Many hardware people around these parts will be familiar with devices used as switches, using at least three-terminals to effect this, an input, an output and a gate. Typical devices that spring to mind are bipolar transistors, triacs and and ye olde triode valve. Can you use a diode to switch a signal even if it has only two terminals? Of course you can, and it’s a tried and trusted technique very common in test equipment and circuits that handle RF signals. (Video, embedded below.)
The trick is that diodes block current in one direction but allow it to flow in the other, denoted by the deliberately obvious symbol. So your DC signals can’t swim upstream, but the same isn’t true for AC. Signals can be passed “the wrong way” through a diode by inducing small fluctuations in the current. Put another way, if you bias the diode into conduction, changes in the downstream voltage level result in changes in the current flowing through the diode, and the (smaller) AC signal gets through. But if you take away the bias, by turning off the DC bias voltage source, the diode switches back to non-conducting, blocking the signal. And that makes a diode a DC controlled switch for AC signals.

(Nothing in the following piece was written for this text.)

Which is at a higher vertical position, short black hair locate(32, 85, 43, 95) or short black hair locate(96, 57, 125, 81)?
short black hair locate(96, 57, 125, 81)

While [IMSAI Guy] demonstrates this with a signal diode, as he explains, one would typically use a PIN diode, which has an extra intrinsic (undoped) region between the P and the N, allowing the device to fully turn off, reducing leakage significantly.
Of course, we’ve covered diodes many times from different angles, there is always something to learn. Checkout how high voltage diodes are constructed, diodes detecting ionising radiation, and finally this great series about our new favourite two-terminal device.
See, the humble diode can be fun after all!